THE EXERCISE:
Please retype all of the material below, line for line, without changing any character.

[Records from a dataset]
start

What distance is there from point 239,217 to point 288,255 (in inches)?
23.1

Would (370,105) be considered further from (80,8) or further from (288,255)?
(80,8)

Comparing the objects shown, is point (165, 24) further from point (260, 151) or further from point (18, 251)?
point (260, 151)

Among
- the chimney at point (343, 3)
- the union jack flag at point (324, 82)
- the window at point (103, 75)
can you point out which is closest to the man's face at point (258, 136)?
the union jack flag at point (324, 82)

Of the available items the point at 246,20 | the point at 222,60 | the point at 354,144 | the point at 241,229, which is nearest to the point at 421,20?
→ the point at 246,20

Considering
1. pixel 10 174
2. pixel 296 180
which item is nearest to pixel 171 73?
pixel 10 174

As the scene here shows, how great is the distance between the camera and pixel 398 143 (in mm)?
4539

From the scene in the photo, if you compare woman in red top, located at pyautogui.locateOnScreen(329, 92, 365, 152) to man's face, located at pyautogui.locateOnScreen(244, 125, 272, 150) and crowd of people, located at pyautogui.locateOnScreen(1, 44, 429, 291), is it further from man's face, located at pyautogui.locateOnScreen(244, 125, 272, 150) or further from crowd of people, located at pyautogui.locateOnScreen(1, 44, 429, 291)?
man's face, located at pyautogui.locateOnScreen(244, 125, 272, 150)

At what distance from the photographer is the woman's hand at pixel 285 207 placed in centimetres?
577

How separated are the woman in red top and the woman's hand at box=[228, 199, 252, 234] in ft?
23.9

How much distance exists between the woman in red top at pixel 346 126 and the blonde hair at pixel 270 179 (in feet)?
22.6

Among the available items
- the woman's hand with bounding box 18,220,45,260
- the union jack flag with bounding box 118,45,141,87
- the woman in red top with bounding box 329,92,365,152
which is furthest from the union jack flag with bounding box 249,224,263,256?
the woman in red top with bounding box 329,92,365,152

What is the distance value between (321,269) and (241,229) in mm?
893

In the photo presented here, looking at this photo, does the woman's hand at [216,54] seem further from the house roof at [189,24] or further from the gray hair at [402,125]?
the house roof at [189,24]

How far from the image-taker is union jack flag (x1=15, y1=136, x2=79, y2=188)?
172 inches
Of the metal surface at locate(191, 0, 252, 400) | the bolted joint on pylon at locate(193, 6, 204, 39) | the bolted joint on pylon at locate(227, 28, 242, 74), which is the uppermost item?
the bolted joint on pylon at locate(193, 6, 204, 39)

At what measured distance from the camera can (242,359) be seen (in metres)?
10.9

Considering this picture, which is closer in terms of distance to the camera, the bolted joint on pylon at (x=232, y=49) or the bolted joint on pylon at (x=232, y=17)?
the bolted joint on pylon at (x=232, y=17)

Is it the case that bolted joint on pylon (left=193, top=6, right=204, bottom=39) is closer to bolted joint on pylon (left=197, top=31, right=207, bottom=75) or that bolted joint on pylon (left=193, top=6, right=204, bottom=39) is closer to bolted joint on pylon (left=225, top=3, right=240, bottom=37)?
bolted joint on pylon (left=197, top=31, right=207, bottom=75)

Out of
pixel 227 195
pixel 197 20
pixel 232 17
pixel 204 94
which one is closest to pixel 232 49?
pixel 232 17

end

EXPECTED OUTPUT:
What distance is there from point 239,217 to point 288,255 (in inches)?
23.1

Would (370,105) be considered further from (80,8) or further from (288,255)?
(80,8)

Comparing the objects shown, is point (165, 24) further from point (260, 151) or further from point (18, 251)?
point (260, 151)

Among
- the chimney at point (343, 3)
- the union jack flag at point (324, 82)
- the window at point (103, 75)
can you point out which is closest to the man's face at point (258, 136)?
the union jack flag at point (324, 82)

Of the available items the point at 246,20 | the point at 222,60 | the point at 354,144 | the point at 241,229, which is nearest to the point at 421,20?
→ the point at 246,20

Considering
1. pixel 10 174
2. pixel 296 180
which item is nearest to pixel 171 73?
pixel 10 174

As the scene here shows, how great is the distance between the camera and pixel 398 143 (in mm)?
4539

From the scene in the photo, if you compare woman in red top, located at pyautogui.locateOnScreen(329, 92, 365, 152) to man's face, located at pyautogui.locateOnScreen(244, 125, 272, 150) and crowd of people, located at pyautogui.locateOnScreen(1, 44, 429, 291), is it further from man's face, located at pyautogui.locateOnScreen(244, 125, 272, 150) or further from crowd of people, located at pyautogui.locateOnScreen(1, 44, 429, 291)?
man's face, located at pyautogui.locateOnScreen(244, 125, 272, 150)

At what distance from the photographer is the woman's hand at pixel 285 207 placed in centimetres?
577

How separated are the woman in red top and the woman's hand at box=[228, 199, 252, 234] in ft?
23.9

How much distance exists between the woman in red top at pixel 346 126 and the blonde hair at pixel 270 179 (in feet)?
22.6

Among the available items
- the woman's hand with bounding box 18,220,45,260
- the union jack flag with bounding box 118,45,141,87
- the woman in red top with bounding box 329,92,365,152
which is furthest from the union jack flag with bounding box 249,224,263,256?
the woman in red top with bounding box 329,92,365,152

What is the distance value between (321,269) and (241,229) in mm?
893

In the photo presented here, looking at this photo, does the woman's hand at [216,54] seem further from the house roof at [189,24] or further from the gray hair at [402,125]?
the house roof at [189,24]

How far from the image-taker is union jack flag (x1=15, y1=136, x2=79, y2=188)?
172 inches
Of the metal surface at locate(191, 0, 252, 400) | the bolted joint on pylon at locate(193, 6, 204, 39) | the bolted joint on pylon at locate(227, 28, 242, 74), which is the uppermost item?
the bolted joint on pylon at locate(193, 6, 204, 39)

At what measured distance from the camera can (242,359) be seen (in metres)?
10.9

Considering this picture, which is closer in terms of distance to the camera, the bolted joint on pylon at (x=232, y=49) or the bolted joint on pylon at (x=232, y=17)?
the bolted joint on pylon at (x=232, y=17)

Is it the case that bolted joint on pylon (left=193, top=6, right=204, bottom=39) is closer to bolted joint on pylon (left=197, top=31, right=207, bottom=75) or that bolted joint on pylon (left=193, top=6, right=204, bottom=39) is closer to bolted joint on pylon (left=225, top=3, right=240, bottom=37)?
bolted joint on pylon (left=197, top=31, right=207, bottom=75)

Out of
pixel 227 195
pixel 197 20
pixel 232 17
pixel 204 94
which one is closest to pixel 232 49?
pixel 232 17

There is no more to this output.